Given passage
((
As I mentioned above, the news and pictures of people suffering is getting to me right now, so I'm trying to read lighter stuff, and because of that The Long Walk was definitely not on my bingo card. It is a story set in a dystopian future in which a yearly "game" has been established during which a group of young men go for the "Long Walk": they start walking and walk at a steady pace of four miles per hour without ever stopping, as long as they can. The last one standing, the one who has the most stamina and is the last one to make it to the end alive, is the winner and wins everything he wants until the end of his days. When one of them can't walk anymore, they get cramps or blisters or bent feet, get sick, get depressed or just can't anymore, they receive a warning of fifteen seconds countdown, and three warnings in total, or else they get shot and killed.
The main character we're following is Ray Garraty and we're focused on his interactions with his co-contestants, his conversations, his dreams, his thoughts and his memories, the friendships he makes and the "losers" he witnesses being killed, the losses he endures...
))
(Items on locating named things)
((
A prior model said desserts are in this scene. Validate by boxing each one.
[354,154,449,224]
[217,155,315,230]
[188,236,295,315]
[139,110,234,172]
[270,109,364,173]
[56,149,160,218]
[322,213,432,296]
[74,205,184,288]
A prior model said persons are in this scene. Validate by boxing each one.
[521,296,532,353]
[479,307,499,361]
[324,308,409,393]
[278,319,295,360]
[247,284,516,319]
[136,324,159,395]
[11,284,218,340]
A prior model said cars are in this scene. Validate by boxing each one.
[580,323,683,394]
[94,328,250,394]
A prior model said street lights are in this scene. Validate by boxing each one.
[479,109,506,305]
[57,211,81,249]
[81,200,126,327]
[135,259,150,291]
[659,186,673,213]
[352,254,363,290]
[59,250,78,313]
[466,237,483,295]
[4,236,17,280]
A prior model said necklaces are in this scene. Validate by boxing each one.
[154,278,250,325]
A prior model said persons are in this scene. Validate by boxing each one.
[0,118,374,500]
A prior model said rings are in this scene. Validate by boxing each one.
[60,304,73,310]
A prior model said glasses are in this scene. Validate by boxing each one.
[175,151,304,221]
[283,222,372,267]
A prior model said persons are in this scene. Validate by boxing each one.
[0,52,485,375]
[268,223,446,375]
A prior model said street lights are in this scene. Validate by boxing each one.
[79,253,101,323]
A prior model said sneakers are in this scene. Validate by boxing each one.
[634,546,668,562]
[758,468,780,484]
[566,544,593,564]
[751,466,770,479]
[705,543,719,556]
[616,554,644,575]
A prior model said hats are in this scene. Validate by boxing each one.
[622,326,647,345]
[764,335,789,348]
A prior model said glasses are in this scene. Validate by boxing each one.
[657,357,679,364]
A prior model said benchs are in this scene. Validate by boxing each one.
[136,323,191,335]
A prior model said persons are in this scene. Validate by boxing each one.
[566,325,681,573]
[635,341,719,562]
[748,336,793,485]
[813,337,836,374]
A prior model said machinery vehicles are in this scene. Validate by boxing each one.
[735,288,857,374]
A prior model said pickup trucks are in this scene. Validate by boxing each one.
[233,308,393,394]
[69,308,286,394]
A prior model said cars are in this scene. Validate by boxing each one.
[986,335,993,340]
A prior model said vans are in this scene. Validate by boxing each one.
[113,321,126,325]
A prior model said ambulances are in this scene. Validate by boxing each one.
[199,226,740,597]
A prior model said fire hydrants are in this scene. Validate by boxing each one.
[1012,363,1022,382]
))
What this exercise asks
(a) According to the Long Walk review, what pace must the walkers keep?
(b) From the Long Walk review, write out the part that begins at the words "The main character" and stops after the words "losses he endures...".
None of the items are needed for this work.

Worked solutions
(a) A steady four miles per hour.

(b)
The main character we're following is Ray Garraty and we're focused on his interactions with his co-contestants, his conversations, his dreams, his thoughts and his memories, the friendships he makes and the "losers" he witnesses being killed, the losses he endures...